Segment Start: Extract

Metropolis: Berlin's startup scene dominates German tech M&A

Data Insight Dealspeak 26 July

Metropolis: Berlin's startup scene dominates German tech M&A

Once best known to investors as a hub of unemployment and industrial dereliction, Berlin has emerged over the past decade to became Germany’s leading startup metropolis.

In 2021, 273 Berlin-based startups and tech companies raked in a record EUR 14.3bn in buyout, growth and early-stage funding, accounting for 26.6% of the deal volume in Germany (EUR 53.7bn) last year, according to Unquote data.

Thanks to this inflow of capital, the city on the Spree can now boast of being home to a number of tech unicorns, including digital freight forwarders Forto and sennder; neobroker Trade Republic; online bank N26; and mobile app developer Contentful, all of which have completed substantial fundraises over the past 18 months.

And while investment in 2022 in the German capital is unlikely to top last year’s haul, a respectable EUR 3.32bn has nonetheless flowed into 67 Berlin-based firms to date in 2022, putting it on track to be the city’s second-best year for venture capital (VC) and growth funding.

Digital insurer Wefox was behind Berlin’s largest tech fundraise so far this year, bringing in USD 400m (EUR 391.8m) in April, followed by football media platform Onefootball’s USD 300m Series D round and Trade Republic’s EUR 250m Series C extension.

Segment End: Extract
Segment Start: Data shown

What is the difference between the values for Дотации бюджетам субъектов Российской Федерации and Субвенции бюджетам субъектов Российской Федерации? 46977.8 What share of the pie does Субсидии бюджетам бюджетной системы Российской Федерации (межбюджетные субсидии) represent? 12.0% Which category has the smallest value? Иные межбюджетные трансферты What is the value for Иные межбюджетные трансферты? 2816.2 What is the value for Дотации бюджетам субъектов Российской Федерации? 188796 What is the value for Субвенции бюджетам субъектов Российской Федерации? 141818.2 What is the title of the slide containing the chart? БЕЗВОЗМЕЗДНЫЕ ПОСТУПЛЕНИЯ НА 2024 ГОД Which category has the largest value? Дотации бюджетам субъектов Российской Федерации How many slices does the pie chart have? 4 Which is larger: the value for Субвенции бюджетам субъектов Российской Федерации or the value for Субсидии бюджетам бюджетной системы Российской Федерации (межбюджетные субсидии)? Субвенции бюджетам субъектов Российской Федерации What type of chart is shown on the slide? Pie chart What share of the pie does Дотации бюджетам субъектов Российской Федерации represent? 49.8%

Segment End: Data shown
Segment Start: Data shown

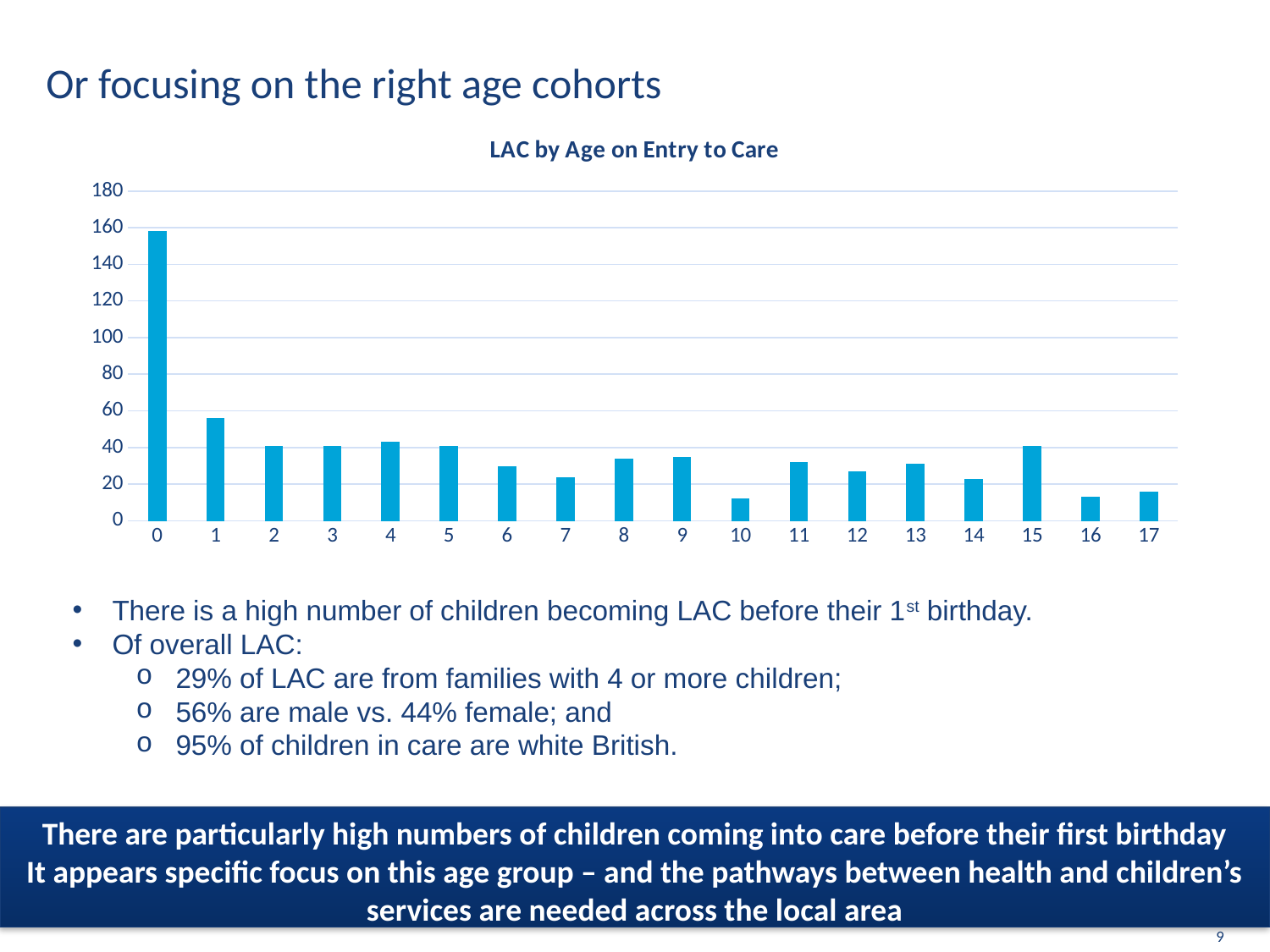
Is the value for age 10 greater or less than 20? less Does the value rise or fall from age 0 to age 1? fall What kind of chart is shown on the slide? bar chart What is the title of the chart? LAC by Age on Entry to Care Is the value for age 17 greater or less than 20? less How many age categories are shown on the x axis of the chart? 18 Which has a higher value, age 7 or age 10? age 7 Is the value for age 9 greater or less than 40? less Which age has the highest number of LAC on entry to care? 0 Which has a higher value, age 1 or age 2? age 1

Segment End: Data shown
Segment Start: Data shown

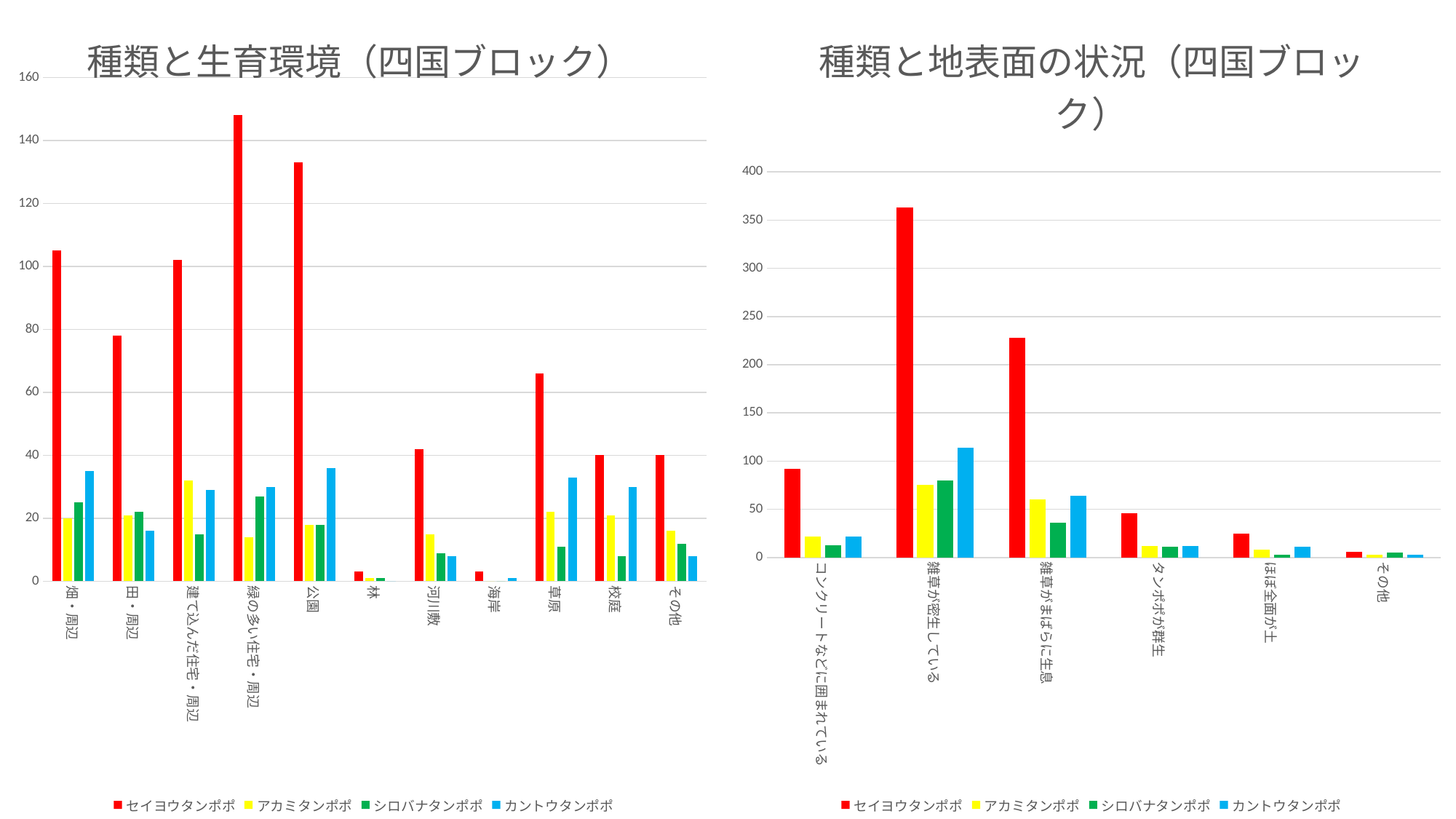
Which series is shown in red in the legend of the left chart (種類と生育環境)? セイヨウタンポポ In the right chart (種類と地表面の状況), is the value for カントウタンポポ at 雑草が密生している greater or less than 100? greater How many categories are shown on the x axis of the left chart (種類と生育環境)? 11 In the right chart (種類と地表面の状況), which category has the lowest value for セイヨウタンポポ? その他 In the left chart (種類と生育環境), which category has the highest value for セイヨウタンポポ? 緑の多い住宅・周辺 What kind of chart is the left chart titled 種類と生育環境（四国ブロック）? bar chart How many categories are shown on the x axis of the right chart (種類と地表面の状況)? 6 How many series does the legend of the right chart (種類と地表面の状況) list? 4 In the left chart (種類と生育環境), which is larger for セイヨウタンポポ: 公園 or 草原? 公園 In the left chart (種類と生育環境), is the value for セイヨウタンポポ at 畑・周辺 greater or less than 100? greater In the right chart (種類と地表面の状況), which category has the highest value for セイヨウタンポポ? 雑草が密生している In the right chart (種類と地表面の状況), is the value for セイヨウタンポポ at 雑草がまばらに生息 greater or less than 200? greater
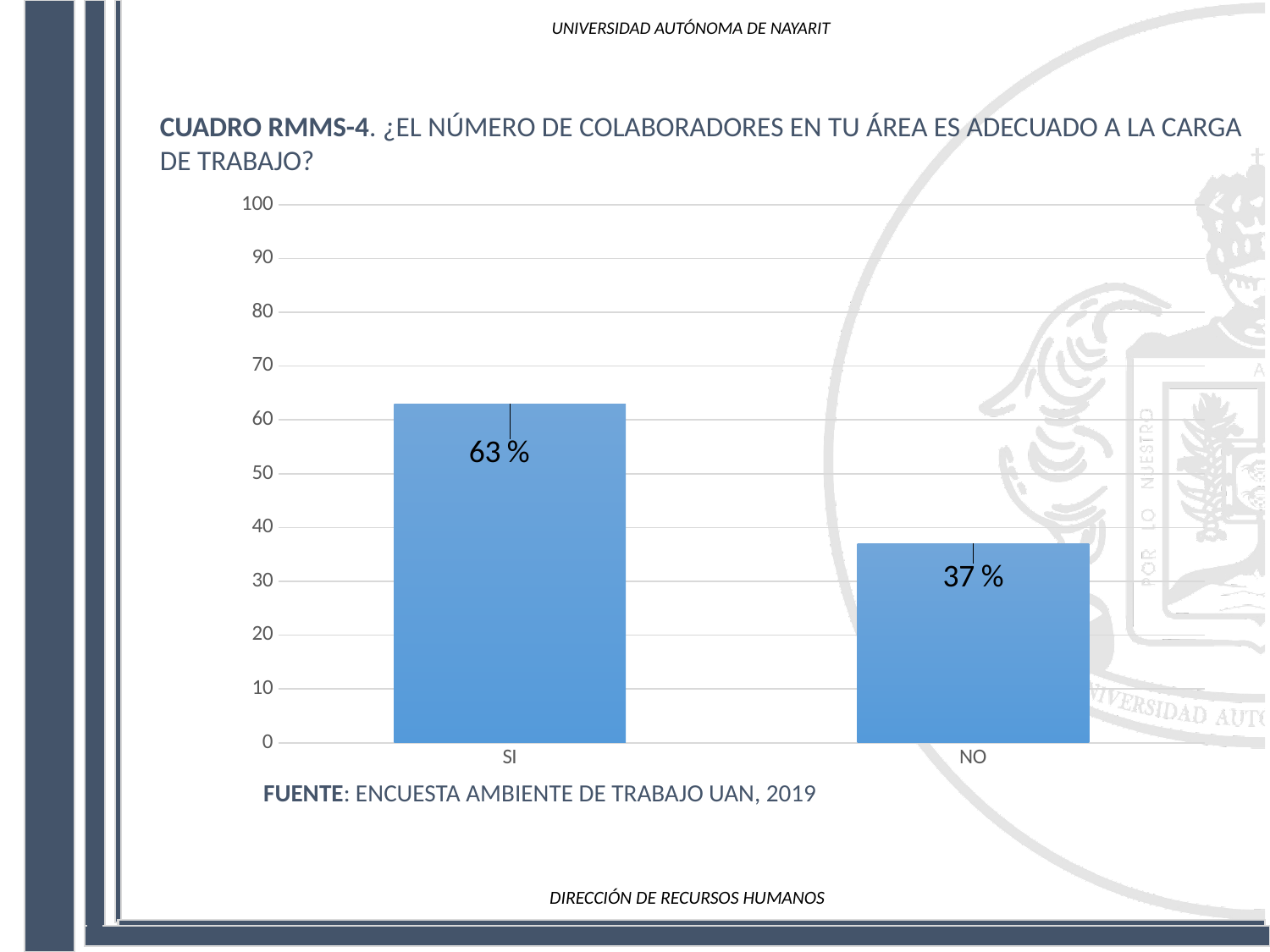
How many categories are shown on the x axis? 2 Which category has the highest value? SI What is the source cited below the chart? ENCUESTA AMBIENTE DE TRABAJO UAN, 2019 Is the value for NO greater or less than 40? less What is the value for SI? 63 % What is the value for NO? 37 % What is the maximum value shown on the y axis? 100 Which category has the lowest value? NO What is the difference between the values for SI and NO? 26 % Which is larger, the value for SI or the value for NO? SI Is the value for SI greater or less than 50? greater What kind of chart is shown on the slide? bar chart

Segment End: Data shown

Study questions:
1/ In the article on Berlin's startup scene, what share of Germany's 2021 deal volume did Berlin-based startups and tech companies account for?
2/ List every company that the article on Berlin's startup scene names as a tech unicorn based in the city.

Per-task answers:
1/ 26.6%

2/ Forto, sennder, Trade Republic, N26, Contentful